**PROBLEM**
Translate this sentence from the documentation below on running command-line tools on stored files into Spanish: "For more complex tool integration, use local_path() directly:"

--- Start GIVEN TEXT ---

Document conversion:

# Convert markdown to PDF with pandoc
doc = storage.node('docs:report.md')
pdf = storage.node('docs:report.pdf')

doc.call(
    'pandoc', doc, '-o', pdf, '--pdf-engine=xelatex',
    timeout=60  # 60 seconds max
)

Error handling:

try:
    output_text = video.call(
        'ffmpeg', '-i', video, output,
        return_output=True  # Capture output
    )
    print(f"Success! Output: {output_text}")
except subprocess.CalledProcessError as e:
    print(f"Command failed: {e.stderr}")

The `local_path()` Context Manager

For more complex tool integration, use local_path() directly:

video = storage.node('s3:video.mp4')

# Read mode: download for processing
with video.local_path(mode='r') as input_path:
    # input_path is a local Path object
    subprocess.run(['ffprobe', input_path])

# Write mode: upload after creation
output = storage.node('s3:output.mp4')
with output.local_path(mode='w') as output_path:
    subprocess.run(['ffmpeg', ..., output_path])
    # Automatically uploaded on context exit

# Read-write mode: download, modify, re-upload
with video.local_path(mode='rw') as path:
    # Modify file in place
    subprocess.run(['some-tool', path])
    # Changes uploaded automatically

Mode options:

'r': Read-only (downloads file, read-only temp)
'w': Write-only (creates temp, uploads on exit)

--- End GIVEN TEXT ---
--- Start SUPPLIED ENTRIES ---

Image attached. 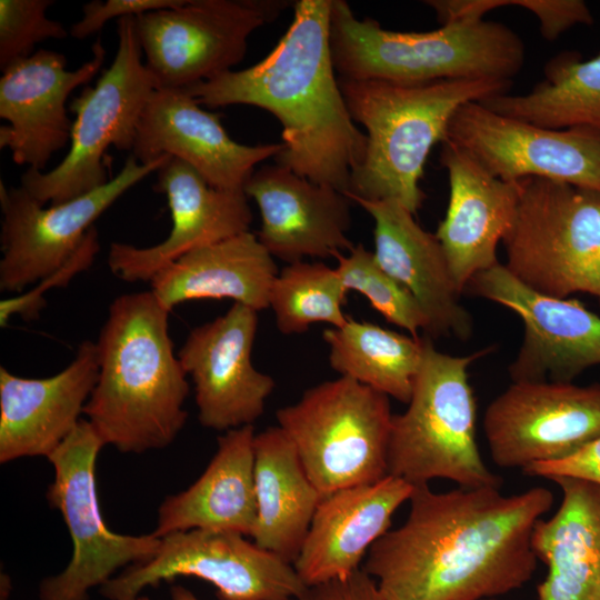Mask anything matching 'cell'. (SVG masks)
<instances>
[{
    "label": "cell",
    "mask_w": 600,
    "mask_h": 600,
    "mask_svg": "<svg viewBox=\"0 0 600 600\" xmlns=\"http://www.w3.org/2000/svg\"><path fill=\"white\" fill-rule=\"evenodd\" d=\"M491 351L450 356L424 338V352L408 408L393 414L388 474L411 486L449 480L461 488H500L476 440L477 404L468 369Z\"/></svg>",
    "instance_id": "6"
},
{
    "label": "cell",
    "mask_w": 600,
    "mask_h": 600,
    "mask_svg": "<svg viewBox=\"0 0 600 600\" xmlns=\"http://www.w3.org/2000/svg\"><path fill=\"white\" fill-rule=\"evenodd\" d=\"M254 436L253 424L220 436L217 451L202 474L160 504L152 533L163 538L201 529L251 537L257 519Z\"/></svg>",
    "instance_id": "26"
},
{
    "label": "cell",
    "mask_w": 600,
    "mask_h": 600,
    "mask_svg": "<svg viewBox=\"0 0 600 600\" xmlns=\"http://www.w3.org/2000/svg\"><path fill=\"white\" fill-rule=\"evenodd\" d=\"M464 291L503 306L521 320L522 342L508 368L512 382H572L600 364V316L579 300L536 292L502 263L477 273Z\"/></svg>",
    "instance_id": "16"
},
{
    "label": "cell",
    "mask_w": 600,
    "mask_h": 600,
    "mask_svg": "<svg viewBox=\"0 0 600 600\" xmlns=\"http://www.w3.org/2000/svg\"><path fill=\"white\" fill-rule=\"evenodd\" d=\"M522 471L549 480L568 477L600 486V437L564 459L539 462Z\"/></svg>",
    "instance_id": "38"
},
{
    "label": "cell",
    "mask_w": 600,
    "mask_h": 600,
    "mask_svg": "<svg viewBox=\"0 0 600 600\" xmlns=\"http://www.w3.org/2000/svg\"><path fill=\"white\" fill-rule=\"evenodd\" d=\"M330 47L338 77L398 83L512 81L526 60L523 40L501 22L463 19L431 31H393L357 19L344 0L331 3Z\"/></svg>",
    "instance_id": "5"
},
{
    "label": "cell",
    "mask_w": 600,
    "mask_h": 600,
    "mask_svg": "<svg viewBox=\"0 0 600 600\" xmlns=\"http://www.w3.org/2000/svg\"><path fill=\"white\" fill-rule=\"evenodd\" d=\"M558 510L540 519L532 547L547 566L538 584V600H600V486L559 477Z\"/></svg>",
    "instance_id": "27"
},
{
    "label": "cell",
    "mask_w": 600,
    "mask_h": 600,
    "mask_svg": "<svg viewBox=\"0 0 600 600\" xmlns=\"http://www.w3.org/2000/svg\"><path fill=\"white\" fill-rule=\"evenodd\" d=\"M257 328L258 311L234 302L224 314L193 328L178 351L194 384L201 426L226 432L263 413L276 383L252 364Z\"/></svg>",
    "instance_id": "17"
},
{
    "label": "cell",
    "mask_w": 600,
    "mask_h": 600,
    "mask_svg": "<svg viewBox=\"0 0 600 600\" xmlns=\"http://www.w3.org/2000/svg\"><path fill=\"white\" fill-rule=\"evenodd\" d=\"M169 158L143 164L131 154L104 186L48 208L24 188L8 189L1 181V291L21 292L58 270L79 248L98 217Z\"/></svg>",
    "instance_id": "14"
},
{
    "label": "cell",
    "mask_w": 600,
    "mask_h": 600,
    "mask_svg": "<svg viewBox=\"0 0 600 600\" xmlns=\"http://www.w3.org/2000/svg\"><path fill=\"white\" fill-rule=\"evenodd\" d=\"M170 596L172 600H199L193 592L180 584L170 588Z\"/></svg>",
    "instance_id": "40"
},
{
    "label": "cell",
    "mask_w": 600,
    "mask_h": 600,
    "mask_svg": "<svg viewBox=\"0 0 600 600\" xmlns=\"http://www.w3.org/2000/svg\"><path fill=\"white\" fill-rule=\"evenodd\" d=\"M348 111L366 129L367 150L352 171L347 197L393 199L413 214L426 198L419 182L431 148L447 139L459 107L508 93L497 79L398 83L338 77Z\"/></svg>",
    "instance_id": "4"
},
{
    "label": "cell",
    "mask_w": 600,
    "mask_h": 600,
    "mask_svg": "<svg viewBox=\"0 0 600 600\" xmlns=\"http://www.w3.org/2000/svg\"><path fill=\"white\" fill-rule=\"evenodd\" d=\"M104 446L87 419L47 458L54 477L46 499L57 509L72 541V556L58 574L43 579L40 600H89V592L101 587L121 567L151 559L161 539L149 534H122L110 530L100 511L96 463Z\"/></svg>",
    "instance_id": "10"
},
{
    "label": "cell",
    "mask_w": 600,
    "mask_h": 600,
    "mask_svg": "<svg viewBox=\"0 0 600 600\" xmlns=\"http://www.w3.org/2000/svg\"><path fill=\"white\" fill-rule=\"evenodd\" d=\"M137 600H151L150 598L146 597V596H140L138 597Z\"/></svg>",
    "instance_id": "41"
},
{
    "label": "cell",
    "mask_w": 600,
    "mask_h": 600,
    "mask_svg": "<svg viewBox=\"0 0 600 600\" xmlns=\"http://www.w3.org/2000/svg\"><path fill=\"white\" fill-rule=\"evenodd\" d=\"M99 374L96 342L48 378H23L0 367V462L48 458L76 429Z\"/></svg>",
    "instance_id": "23"
},
{
    "label": "cell",
    "mask_w": 600,
    "mask_h": 600,
    "mask_svg": "<svg viewBox=\"0 0 600 600\" xmlns=\"http://www.w3.org/2000/svg\"><path fill=\"white\" fill-rule=\"evenodd\" d=\"M444 141L504 181L532 177L600 192V131L592 128H544L471 101L457 109Z\"/></svg>",
    "instance_id": "13"
},
{
    "label": "cell",
    "mask_w": 600,
    "mask_h": 600,
    "mask_svg": "<svg viewBox=\"0 0 600 600\" xmlns=\"http://www.w3.org/2000/svg\"><path fill=\"white\" fill-rule=\"evenodd\" d=\"M184 0H93L82 8V18L72 24L70 33L76 39H84L98 32L112 18L139 16L144 12L176 8Z\"/></svg>",
    "instance_id": "37"
},
{
    "label": "cell",
    "mask_w": 600,
    "mask_h": 600,
    "mask_svg": "<svg viewBox=\"0 0 600 600\" xmlns=\"http://www.w3.org/2000/svg\"><path fill=\"white\" fill-rule=\"evenodd\" d=\"M331 3L296 1L292 23L264 59L182 90L210 108L250 104L269 111L282 126L276 163L346 193L366 156L367 136L352 120L334 76Z\"/></svg>",
    "instance_id": "2"
},
{
    "label": "cell",
    "mask_w": 600,
    "mask_h": 600,
    "mask_svg": "<svg viewBox=\"0 0 600 600\" xmlns=\"http://www.w3.org/2000/svg\"><path fill=\"white\" fill-rule=\"evenodd\" d=\"M347 292L336 268L298 261L287 264L276 276L269 308L283 334L303 333L314 322L338 328L348 320L342 310Z\"/></svg>",
    "instance_id": "32"
},
{
    "label": "cell",
    "mask_w": 600,
    "mask_h": 600,
    "mask_svg": "<svg viewBox=\"0 0 600 600\" xmlns=\"http://www.w3.org/2000/svg\"><path fill=\"white\" fill-rule=\"evenodd\" d=\"M51 0H0V69L33 53L46 39H63L68 31L47 18Z\"/></svg>",
    "instance_id": "34"
},
{
    "label": "cell",
    "mask_w": 600,
    "mask_h": 600,
    "mask_svg": "<svg viewBox=\"0 0 600 600\" xmlns=\"http://www.w3.org/2000/svg\"><path fill=\"white\" fill-rule=\"evenodd\" d=\"M253 449L257 519L251 538L293 564L322 494L279 426L256 433Z\"/></svg>",
    "instance_id": "29"
},
{
    "label": "cell",
    "mask_w": 600,
    "mask_h": 600,
    "mask_svg": "<svg viewBox=\"0 0 600 600\" xmlns=\"http://www.w3.org/2000/svg\"><path fill=\"white\" fill-rule=\"evenodd\" d=\"M484 600H499L498 598H493V599H484Z\"/></svg>",
    "instance_id": "42"
},
{
    "label": "cell",
    "mask_w": 600,
    "mask_h": 600,
    "mask_svg": "<svg viewBox=\"0 0 600 600\" xmlns=\"http://www.w3.org/2000/svg\"><path fill=\"white\" fill-rule=\"evenodd\" d=\"M261 216L258 239L286 262L329 258L350 250L351 200L332 187L314 183L278 163L254 170L243 188Z\"/></svg>",
    "instance_id": "21"
},
{
    "label": "cell",
    "mask_w": 600,
    "mask_h": 600,
    "mask_svg": "<svg viewBox=\"0 0 600 600\" xmlns=\"http://www.w3.org/2000/svg\"><path fill=\"white\" fill-rule=\"evenodd\" d=\"M504 268L536 292L588 293L600 304V192L541 178L520 180Z\"/></svg>",
    "instance_id": "8"
},
{
    "label": "cell",
    "mask_w": 600,
    "mask_h": 600,
    "mask_svg": "<svg viewBox=\"0 0 600 600\" xmlns=\"http://www.w3.org/2000/svg\"><path fill=\"white\" fill-rule=\"evenodd\" d=\"M440 163L448 172L449 202L434 234L462 293L477 273L500 263L498 246L514 221L521 183L492 176L449 141L442 142Z\"/></svg>",
    "instance_id": "22"
},
{
    "label": "cell",
    "mask_w": 600,
    "mask_h": 600,
    "mask_svg": "<svg viewBox=\"0 0 600 600\" xmlns=\"http://www.w3.org/2000/svg\"><path fill=\"white\" fill-rule=\"evenodd\" d=\"M220 119V114L201 109L182 89H154L139 119L132 156L143 164L174 157L211 187L243 191L254 166L274 158L282 144L238 143Z\"/></svg>",
    "instance_id": "19"
},
{
    "label": "cell",
    "mask_w": 600,
    "mask_h": 600,
    "mask_svg": "<svg viewBox=\"0 0 600 600\" xmlns=\"http://www.w3.org/2000/svg\"><path fill=\"white\" fill-rule=\"evenodd\" d=\"M334 258L337 273L347 291L363 294L388 322L412 337H418L420 330L427 332L429 323L423 310L411 293L379 266L373 252L359 243L348 256L338 253Z\"/></svg>",
    "instance_id": "33"
},
{
    "label": "cell",
    "mask_w": 600,
    "mask_h": 600,
    "mask_svg": "<svg viewBox=\"0 0 600 600\" xmlns=\"http://www.w3.org/2000/svg\"><path fill=\"white\" fill-rule=\"evenodd\" d=\"M153 189L167 197L172 228L147 248L112 242L111 272L126 282H150L163 267L191 250L249 231L251 208L243 191L211 187L191 166L170 157L157 171Z\"/></svg>",
    "instance_id": "20"
},
{
    "label": "cell",
    "mask_w": 600,
    "mask_h": 600,
    "mask_svg": "<svg viewBox=\"0 0 600 600\" xmlns=\"http://www.w3.org/2000/svg\"><path fill=\"white\" fill-rule=\"evenodd\" d=\"M348 198L373 218L374 257L419 303L429 323L426 333L469 340L473 319L460 301L461 292L436 234L422 229L397 200Z\"/></svg>",
    "instance_id": "24"
},
{
    "label": "cell",
    "mask_w": 600,
    "mask_h": 600,
    "mask_svg": "<svg viewBox=\"0 0 600 600\" xmlns=\"http://www.w3.org/2000/svg\"><path fill=\"white\" fill-rule=\"evenodd\" d=\"M118 50L110 67L93 87H86L71 102L70 149L49 172L28 168L21 187L40 204H59L109 182V147L133 149L141 113L156 81L142 62L136 16L118 19Z\"/></svg>",
    "instance_id": "9"
},
{
    "label": "cell",
    "mask_w": 600,
    "mask_h": 600,
    "mask_svg": "<svg viewBox=\"0 0 600 600\" xmlns=\"http://www.w3.org/2000/svg\"><path fill=\"white\" fill-rule=\"evenodd\" d=\"M322 337L330 349L329 363L340 376L409 402L423 360L424 338L349 316L346 324L326 329Z\"/></svg>",
    "instance_id": "30"
},
{
    "label": "cell",
    "mask_w": 600,
    "mask_h": 600,
    "mask_svg": "<svg viewBox=\"0 0 600 600\" xmlns=\"http://www.w3.org/2000/svg\"><path fill=\"white\" fill-rule=\"evenodd\" d=\"M100 249L98 231L90 228L74 253L54 272L44 277L28 292L1 300L0 326L7 327L10 318L18 314L24 321L37 320L46 307L44 293L53 287H64L78 273L87 270Z\"/></svg>",
    "instance_id": "35"
},
{
    "label": "cell",
    "mask_w": 600,
    "mask_h": 600,
    "mask_svg": "<svg viewBox=\"0 0 600 600\" xmlns=\"http://www.w3.org/2000/svg\"><path fill=\"white\" fill-rule=\"evenodd\" d=\"M106 50L98 39L92 57L74 71L66 69L67 58L39 49L16 60L0 78V117L9 122L0 128V148H7L17 164L42 170L54 152L71 139L72 121L66 102L79 86L100 71Z\"/></svg>",
    "instance_id": "18"
},
{
    "label": "cell",
    "mask_w": 600,
    "mask_h": 600,
    "mask_svg": "<svg viewBox=\"0 0 600 600\" xmlns=\"http://www.w3.org/2000/svg\"><path fill=\"white\" fill-rule=\"evenodd\" d=\"M483 432L501 468L564 459L600 437V384L512 382L487 407Z\"/></svg>",
    "instance_id": "15"
},
{
    "label": "cell",
    "mask_w": 600,
    "mask_h": 600,
    "mask_svg": "<svg viewBox=\"0 0 600 600\" xmlns=\"http://www.w3.org/2000/svg\"><path fill=\"white\" fill-rule=\"evenodd\" d=\"M277 274L273 257L247 231L189 251L159 270L150 286L168 311L201 299H232L260 311L269 308Z\"/></svg>",
    "instance_id": "28"
},
{
    "label": "cell",
    "mask_w": 600,
    "mask_h": 600,
    "mask_svg": "<svg viewBox=\"0 0 600 600\" xmlns=\"http://www.w3.org/2000/svg\"><path fill=\"white\" fill-rule=\"evenodd\" d=\"M151 290L117 297L96 342L99 374L83 414L122 453L171 444L186 424L189 383Z\"/></svg>",
    "instance_id": "3"
},
{
    "label": "cell",
    "mask_w": 600,
    "mask_h": 600,
    "mask_svg": "<svg viewBox=\"0 0 600 600\" xmlns=\"http://www.w3.org/2000/svg\"><path fill=\"white\" fill-rule=\"evenodd\" d=\"M543 73L544 79L527 93H504L480 103L544 128L600 131V53L582 60L577 52H562L547 62Z\"/></svg>",
    "instance_id": "31"
},
{
    "label": "cell",
    "mask_w": 600,
    "mask_h": 600,
    "mask_svg": "<svg viewBox=\"0 0 600 600\" xmlns=\"http://www.w3.org/2000/svg\"><path fill=\"white\" fill-rule=\"evenodd\" d=\"M289 0H188L136 16L156 89H186L240 63L249 36L273 22Z\"/></svg>",
    "instance_id": "11"
},
{
    "label": "cell",
    "mask_w": 600,
    "mask_h": 600,
    "mask_svg": "<svg viewBox=\"0 0 600 600\" xmlns=\"http://www.w3.org/2000/svg\"><path fill=\"white\" fill-rule=\"evenodd\" d=\"M157 553L100 587L108 600H137L177 577L211 583L220 600H299L308 587L292 563L230 531L193 529L160 538Z\"/></svg>",
    "instance_id": "12"
},
{
    "label": "cell",
    "mask_w": 600,
    "mask_h": 600,
    "mask_svg": "<svg viewBox=\"0 0 600 600\" xmlns=\"http://www.w3.org/2000/svg\"><path fill=\"white\" fill-rule=\"evenodd\" d=\"M299 600H386L362 569L346 579L309 587Z\"/></svg>",
    "instance_id": "39"
},
{
    "label": "cell",
    "mask_w": 600,
    "mask_h": 600,
    "mask_svg": "<svg viewBox=\"0 0 600 600\" xmlns=\"http://www.w3.org/2000/svg\"><path fill=\"white\" fill-rule=\"evenodd\" d=\"M504 4L521 7L533 13L542 37L548 41H554L577 24L593 22L591 11L581 0H504Z\"/></svg>",
    "instance_id": "36"
},
{
    "label": "cell",
    "mask_w": 600,
    "mask_h": 600,
    "mask_svg": "<svg viewBox=\"0 0 600 600\" xmlns=\"http://www.w3.org/2000/svg\"><path fill=\"white\" fill-rule=\"evenodd\" d=\"M276 418L322 497L388 476V396L340 376L307 389Z\"/></svg>",
    "instance_id": "7"
},
{
    "label": "cell",
    "mask_w": 600,
    "mask_h": 600,
    "mask_svg": "<svg viewBox=\"0 0 600 600\" xmlns=\"http://www.w3.org/2000/svg\"><path fill=\"white\" fill-rule=\"evenodd\" d=\"M553 500L543 487L507 496L497 487L414 486L407 519L376 541L361 569L386 600L498 598L532 578L534 526Z\"/></svg>",
    "instance_id": "1"
},
{
    "label": "cell",
    "mask_w": 600,
    "mask_h": 600,
    "mask_svg": "<svg viewBox=\"0 0 600 600\" xmlns=\"http://www.w3.org/2000/svg\"><path fill=\"white\" fill-rule=\"evenodd\" d=\"M413 486L387 476L322 497L293 567L309 588L346 579L390 528Z\"/></svg>",
    "instance_id": "25"
}]
</instances>
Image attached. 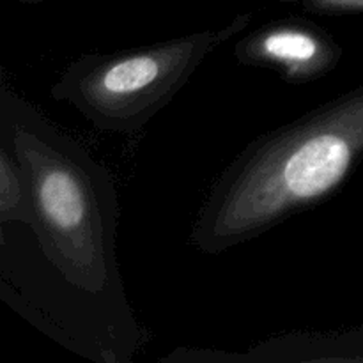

--- End SUPPLIED ENTRIES ---

**WRITTEN RESPONSE**
Para una integración de herramientas más compleja, use local_path() directamente: